The fiscal year ended last week, alarms went off both literally and figuratively, and a last-minute deal was reached to keep the government open for another forty-five days. Later in October the Treasury Department will figure out the final budget numbers for last year and we estimate the deficit will come in a little north of $1.7 trillion, or 6.5% of GDP.
In a fiscal year when unemployment averaged only 3.6%, that’s a horribly high budget deficit to run, and a sign that something is deeply wrong with US fiscal policy. Worse, this past year’s deficit was artificially and temporarily held down by the Supreme Court striking down much of President Biden’s plan to forgive student debt. Without that decision, the deficit would have been close to 8% of GDP.
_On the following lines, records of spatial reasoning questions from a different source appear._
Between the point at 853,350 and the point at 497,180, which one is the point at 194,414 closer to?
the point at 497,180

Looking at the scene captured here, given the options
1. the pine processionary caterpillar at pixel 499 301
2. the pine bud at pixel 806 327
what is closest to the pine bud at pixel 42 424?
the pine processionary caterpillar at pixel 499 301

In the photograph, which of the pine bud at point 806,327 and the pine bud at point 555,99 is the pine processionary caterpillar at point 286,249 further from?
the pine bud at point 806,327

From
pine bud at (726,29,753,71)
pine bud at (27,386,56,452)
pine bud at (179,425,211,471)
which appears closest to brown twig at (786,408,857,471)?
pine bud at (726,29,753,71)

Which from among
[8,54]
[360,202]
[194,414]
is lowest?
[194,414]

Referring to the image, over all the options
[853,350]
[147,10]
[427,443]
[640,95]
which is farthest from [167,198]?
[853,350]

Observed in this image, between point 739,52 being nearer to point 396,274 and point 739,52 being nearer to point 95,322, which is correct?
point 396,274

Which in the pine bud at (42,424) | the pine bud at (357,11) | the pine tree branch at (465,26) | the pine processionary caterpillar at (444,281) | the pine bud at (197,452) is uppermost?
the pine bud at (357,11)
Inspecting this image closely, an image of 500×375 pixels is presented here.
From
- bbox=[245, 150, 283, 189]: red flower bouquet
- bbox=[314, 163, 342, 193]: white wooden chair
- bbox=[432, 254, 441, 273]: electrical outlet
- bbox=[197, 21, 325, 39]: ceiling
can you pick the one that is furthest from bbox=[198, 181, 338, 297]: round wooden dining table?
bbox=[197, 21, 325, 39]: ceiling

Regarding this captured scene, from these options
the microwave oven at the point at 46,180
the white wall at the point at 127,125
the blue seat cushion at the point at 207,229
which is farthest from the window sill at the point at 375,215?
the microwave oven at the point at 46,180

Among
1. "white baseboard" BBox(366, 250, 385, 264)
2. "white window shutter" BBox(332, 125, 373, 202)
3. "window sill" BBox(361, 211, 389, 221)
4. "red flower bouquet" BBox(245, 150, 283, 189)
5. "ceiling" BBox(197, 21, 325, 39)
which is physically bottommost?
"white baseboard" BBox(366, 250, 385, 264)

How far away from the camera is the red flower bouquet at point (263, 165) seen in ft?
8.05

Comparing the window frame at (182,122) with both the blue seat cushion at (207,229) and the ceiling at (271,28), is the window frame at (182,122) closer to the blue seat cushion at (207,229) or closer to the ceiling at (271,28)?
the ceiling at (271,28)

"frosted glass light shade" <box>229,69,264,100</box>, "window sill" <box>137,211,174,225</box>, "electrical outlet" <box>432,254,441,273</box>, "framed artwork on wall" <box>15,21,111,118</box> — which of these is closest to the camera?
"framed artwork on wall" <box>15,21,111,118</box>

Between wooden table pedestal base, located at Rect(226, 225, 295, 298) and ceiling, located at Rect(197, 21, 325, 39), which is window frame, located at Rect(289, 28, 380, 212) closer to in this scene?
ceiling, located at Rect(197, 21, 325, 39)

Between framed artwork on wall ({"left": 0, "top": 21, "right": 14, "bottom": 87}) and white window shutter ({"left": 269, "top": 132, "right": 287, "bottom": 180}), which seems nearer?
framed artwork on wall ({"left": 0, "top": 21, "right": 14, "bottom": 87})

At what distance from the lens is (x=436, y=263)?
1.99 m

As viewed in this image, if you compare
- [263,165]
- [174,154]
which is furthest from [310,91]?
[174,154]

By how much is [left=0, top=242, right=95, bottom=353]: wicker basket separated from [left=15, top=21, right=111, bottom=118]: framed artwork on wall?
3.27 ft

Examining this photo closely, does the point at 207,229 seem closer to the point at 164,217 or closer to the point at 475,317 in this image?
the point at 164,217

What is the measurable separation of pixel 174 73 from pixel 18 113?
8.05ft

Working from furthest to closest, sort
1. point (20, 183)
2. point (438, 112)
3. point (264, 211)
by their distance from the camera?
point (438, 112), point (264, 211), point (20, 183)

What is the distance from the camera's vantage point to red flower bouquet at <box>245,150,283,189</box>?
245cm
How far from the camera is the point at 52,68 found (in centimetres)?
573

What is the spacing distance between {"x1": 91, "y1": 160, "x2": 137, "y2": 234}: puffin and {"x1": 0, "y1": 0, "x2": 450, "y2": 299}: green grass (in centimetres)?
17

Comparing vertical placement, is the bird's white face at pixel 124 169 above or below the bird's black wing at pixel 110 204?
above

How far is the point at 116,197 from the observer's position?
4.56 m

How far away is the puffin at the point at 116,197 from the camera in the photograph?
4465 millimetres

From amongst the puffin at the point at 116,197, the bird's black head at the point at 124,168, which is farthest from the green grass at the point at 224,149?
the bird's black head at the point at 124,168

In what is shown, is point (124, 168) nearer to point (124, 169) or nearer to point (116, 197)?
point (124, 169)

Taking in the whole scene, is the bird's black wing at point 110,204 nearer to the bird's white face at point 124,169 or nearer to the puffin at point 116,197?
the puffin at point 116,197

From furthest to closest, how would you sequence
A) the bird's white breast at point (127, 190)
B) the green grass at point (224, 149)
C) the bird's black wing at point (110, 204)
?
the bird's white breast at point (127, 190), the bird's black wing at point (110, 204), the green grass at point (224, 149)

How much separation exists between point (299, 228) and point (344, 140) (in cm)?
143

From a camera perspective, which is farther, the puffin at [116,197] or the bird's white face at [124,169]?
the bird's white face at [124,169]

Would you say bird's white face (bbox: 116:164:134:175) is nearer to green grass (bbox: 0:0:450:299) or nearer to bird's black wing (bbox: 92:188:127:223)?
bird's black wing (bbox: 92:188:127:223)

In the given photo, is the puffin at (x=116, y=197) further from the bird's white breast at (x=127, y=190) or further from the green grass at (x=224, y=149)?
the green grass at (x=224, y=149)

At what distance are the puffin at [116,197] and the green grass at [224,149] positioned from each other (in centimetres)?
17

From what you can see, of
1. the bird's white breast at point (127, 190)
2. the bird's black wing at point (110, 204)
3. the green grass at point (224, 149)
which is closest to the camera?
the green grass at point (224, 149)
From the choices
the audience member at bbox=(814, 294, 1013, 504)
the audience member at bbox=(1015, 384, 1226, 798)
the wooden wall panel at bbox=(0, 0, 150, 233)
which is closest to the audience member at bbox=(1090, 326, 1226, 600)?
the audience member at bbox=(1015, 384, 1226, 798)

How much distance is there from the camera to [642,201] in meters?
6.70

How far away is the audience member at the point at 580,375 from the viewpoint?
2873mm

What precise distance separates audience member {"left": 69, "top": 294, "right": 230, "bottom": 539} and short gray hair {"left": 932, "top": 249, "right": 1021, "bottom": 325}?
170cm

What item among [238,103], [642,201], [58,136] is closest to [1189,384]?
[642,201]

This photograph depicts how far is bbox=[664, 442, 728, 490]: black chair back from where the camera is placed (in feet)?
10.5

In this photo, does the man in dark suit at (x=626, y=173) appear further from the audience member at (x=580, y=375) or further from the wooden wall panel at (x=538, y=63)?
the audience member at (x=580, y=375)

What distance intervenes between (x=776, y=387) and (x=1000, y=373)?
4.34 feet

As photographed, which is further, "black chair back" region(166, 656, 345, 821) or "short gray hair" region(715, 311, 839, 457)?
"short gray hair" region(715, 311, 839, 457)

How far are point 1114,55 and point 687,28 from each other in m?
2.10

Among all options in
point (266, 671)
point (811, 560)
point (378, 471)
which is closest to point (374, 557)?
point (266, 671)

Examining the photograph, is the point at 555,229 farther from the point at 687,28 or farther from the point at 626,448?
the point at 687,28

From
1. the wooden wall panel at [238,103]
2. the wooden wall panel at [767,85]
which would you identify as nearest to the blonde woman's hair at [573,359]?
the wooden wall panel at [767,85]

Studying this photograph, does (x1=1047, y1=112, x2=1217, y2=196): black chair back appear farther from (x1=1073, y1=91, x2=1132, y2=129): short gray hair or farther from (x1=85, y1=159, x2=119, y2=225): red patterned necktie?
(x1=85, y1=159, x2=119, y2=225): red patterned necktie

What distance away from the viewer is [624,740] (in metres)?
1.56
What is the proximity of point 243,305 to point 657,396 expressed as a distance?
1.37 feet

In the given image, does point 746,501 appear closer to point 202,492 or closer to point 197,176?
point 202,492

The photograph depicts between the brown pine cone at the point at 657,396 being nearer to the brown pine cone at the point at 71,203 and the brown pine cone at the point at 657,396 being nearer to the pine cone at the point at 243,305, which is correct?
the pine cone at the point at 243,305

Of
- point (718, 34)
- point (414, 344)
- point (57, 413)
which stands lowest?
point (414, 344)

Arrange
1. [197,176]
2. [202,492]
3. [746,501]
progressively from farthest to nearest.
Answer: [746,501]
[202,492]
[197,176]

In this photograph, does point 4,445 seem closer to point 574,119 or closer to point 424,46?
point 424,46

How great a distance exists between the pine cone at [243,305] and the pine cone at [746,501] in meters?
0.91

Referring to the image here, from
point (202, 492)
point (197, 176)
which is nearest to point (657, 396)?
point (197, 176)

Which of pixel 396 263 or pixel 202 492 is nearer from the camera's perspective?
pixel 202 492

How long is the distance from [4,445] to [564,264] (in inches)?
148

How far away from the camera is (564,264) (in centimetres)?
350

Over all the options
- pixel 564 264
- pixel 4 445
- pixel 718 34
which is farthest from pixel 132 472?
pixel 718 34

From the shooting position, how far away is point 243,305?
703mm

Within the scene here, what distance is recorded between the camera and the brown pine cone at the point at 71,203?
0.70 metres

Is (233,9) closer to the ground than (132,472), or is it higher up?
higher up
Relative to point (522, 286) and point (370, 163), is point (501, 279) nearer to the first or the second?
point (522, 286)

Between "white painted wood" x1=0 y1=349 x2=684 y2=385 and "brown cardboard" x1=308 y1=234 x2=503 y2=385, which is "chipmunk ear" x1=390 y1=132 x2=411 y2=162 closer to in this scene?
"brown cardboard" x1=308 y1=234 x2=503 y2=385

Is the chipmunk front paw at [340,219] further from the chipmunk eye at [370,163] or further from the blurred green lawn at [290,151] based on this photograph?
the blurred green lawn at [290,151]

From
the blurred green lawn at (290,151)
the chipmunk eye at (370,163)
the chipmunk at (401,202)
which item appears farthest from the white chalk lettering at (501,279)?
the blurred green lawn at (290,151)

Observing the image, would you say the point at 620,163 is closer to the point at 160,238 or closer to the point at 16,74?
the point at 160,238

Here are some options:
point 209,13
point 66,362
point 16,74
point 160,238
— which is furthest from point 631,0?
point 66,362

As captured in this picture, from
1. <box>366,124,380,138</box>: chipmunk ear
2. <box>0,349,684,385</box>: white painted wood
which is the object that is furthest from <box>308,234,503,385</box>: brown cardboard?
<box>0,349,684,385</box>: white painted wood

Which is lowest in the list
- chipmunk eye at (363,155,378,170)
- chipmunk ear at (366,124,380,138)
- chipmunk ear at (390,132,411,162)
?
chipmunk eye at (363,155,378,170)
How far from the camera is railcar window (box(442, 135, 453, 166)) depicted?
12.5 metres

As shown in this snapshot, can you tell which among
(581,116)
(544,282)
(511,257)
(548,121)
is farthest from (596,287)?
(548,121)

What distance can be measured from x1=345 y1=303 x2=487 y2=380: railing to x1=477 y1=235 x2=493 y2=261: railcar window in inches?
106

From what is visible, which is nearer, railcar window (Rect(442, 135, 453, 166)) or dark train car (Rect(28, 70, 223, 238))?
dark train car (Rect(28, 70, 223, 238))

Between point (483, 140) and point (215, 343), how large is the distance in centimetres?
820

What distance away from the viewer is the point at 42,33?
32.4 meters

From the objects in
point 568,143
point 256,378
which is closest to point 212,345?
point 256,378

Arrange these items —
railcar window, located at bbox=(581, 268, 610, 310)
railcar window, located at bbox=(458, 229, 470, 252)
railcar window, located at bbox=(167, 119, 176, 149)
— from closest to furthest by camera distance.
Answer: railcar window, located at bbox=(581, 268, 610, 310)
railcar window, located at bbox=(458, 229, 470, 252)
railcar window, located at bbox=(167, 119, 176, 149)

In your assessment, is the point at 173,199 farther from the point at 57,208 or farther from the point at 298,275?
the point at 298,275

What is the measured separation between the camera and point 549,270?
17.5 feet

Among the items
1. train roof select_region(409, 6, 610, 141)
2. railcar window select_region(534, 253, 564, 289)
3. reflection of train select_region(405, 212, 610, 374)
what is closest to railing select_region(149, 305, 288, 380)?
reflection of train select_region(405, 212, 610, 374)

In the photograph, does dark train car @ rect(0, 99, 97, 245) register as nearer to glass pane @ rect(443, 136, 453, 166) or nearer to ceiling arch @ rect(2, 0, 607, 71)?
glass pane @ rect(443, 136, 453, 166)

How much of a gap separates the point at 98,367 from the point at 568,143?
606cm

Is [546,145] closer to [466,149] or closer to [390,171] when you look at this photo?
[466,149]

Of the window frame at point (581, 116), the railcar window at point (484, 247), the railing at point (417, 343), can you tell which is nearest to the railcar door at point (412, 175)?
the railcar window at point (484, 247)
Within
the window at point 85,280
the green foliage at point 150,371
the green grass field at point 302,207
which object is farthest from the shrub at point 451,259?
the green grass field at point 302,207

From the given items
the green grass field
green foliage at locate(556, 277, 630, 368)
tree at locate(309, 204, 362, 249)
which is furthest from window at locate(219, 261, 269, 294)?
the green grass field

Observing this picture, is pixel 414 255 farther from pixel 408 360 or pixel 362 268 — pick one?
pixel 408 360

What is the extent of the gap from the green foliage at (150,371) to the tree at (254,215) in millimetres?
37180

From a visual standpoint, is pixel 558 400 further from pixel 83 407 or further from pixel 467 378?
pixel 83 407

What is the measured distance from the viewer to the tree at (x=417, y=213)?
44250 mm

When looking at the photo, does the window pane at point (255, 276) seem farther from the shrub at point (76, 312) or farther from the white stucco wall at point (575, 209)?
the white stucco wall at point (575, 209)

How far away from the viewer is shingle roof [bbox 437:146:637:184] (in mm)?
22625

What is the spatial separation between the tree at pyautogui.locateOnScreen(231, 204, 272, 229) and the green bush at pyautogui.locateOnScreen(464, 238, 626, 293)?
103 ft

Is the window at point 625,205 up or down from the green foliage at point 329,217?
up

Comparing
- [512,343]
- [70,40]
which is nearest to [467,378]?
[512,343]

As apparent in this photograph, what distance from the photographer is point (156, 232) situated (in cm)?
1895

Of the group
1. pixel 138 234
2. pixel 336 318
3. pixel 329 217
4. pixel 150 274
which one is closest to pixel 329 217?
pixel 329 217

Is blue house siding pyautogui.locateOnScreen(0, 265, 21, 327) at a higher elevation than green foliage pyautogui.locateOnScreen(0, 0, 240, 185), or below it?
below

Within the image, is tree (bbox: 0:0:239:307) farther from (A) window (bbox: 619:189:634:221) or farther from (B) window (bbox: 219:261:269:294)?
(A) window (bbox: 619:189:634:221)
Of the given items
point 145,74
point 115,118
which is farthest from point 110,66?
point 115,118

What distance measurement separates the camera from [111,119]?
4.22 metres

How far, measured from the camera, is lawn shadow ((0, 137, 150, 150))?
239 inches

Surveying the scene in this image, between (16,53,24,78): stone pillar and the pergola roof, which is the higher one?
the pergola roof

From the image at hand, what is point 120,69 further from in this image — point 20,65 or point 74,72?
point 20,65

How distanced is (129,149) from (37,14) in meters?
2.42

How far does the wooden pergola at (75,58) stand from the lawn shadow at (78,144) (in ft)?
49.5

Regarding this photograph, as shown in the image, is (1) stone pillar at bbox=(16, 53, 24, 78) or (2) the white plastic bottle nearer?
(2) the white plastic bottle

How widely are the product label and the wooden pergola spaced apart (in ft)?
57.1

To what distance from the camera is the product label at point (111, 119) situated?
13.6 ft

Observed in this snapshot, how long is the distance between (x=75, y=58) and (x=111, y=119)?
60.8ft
The bottom line is that the US is approaching a fiscal reckoning sometime in the next few years where it will need to either reduce future spending or find more future revenue. Even tougher, this will have to happen in a geo-political backdrop where the US may have to ramp up military spending to project more power in the Pacific.
We root for spending cuts, particularly to entitlements. But, given that politicians who advocate for spending cuts using any tool they can find (debt ceiling or shutdowns) are verbally flayed by the establishment, we are not holding our breath. The establishment wants tax hikes, and that’s likely what we will get.
The good news is that we don’t think tax hikes will hit until at least 2026. Why that year? Because significant parts of the tax cuts enacted in 2017 under President Trump are set to expire at the very end of 2025. That expiration will focus the minds of politicians running for federal office in 2024, House, Senate, and President. In turn, in 2025, depending on the outcome of the election, some sort of deal will be reached about extending those tax cuts.
We think there’s about a 35% chance of a Republican sweep in 2024 (the presidency and majorities in both House and Senate). If that happens, we will likely get an extension of all the Trump tax cuts. However, unless that extension is coupled with aggressive spending cuts or entitlement reforms, it will be tough to sustain those tax cuts well beyond 2026.
We also think there is about a 20% chance of a Democratic sweep. If that happens, we’re likely to get significant across-the-board tax hikes. Policymakers will claim they are only raising income tax rates on “the rich,” but we think other kinds of tax hikes would be on the table, like higher gas taxes or maybe a carbon tax like the Clinton Administration proposed in 1993. In addition, taxes would likely go up on corporations, even though much of the burden from such a tax hike would be felt by their workers and their customers.
That leaves a 45% chance of having mixed government in 2025-26, with each party having control of at least one of the White House, the House or the Senate. In that case, expect most of the Trump tax cuts to be extended, except at upper income levels, where tax rates would likely revert to where they were under President Obama. This would be similar to the compromise that was reached for 2013, when the Bush tax cuts enacted in 2001 and 2003 were set to expire.
The one thing we know for sure is the US is on an unsustainable path. If we don’t cut spending, tax hikes are eventually on the way.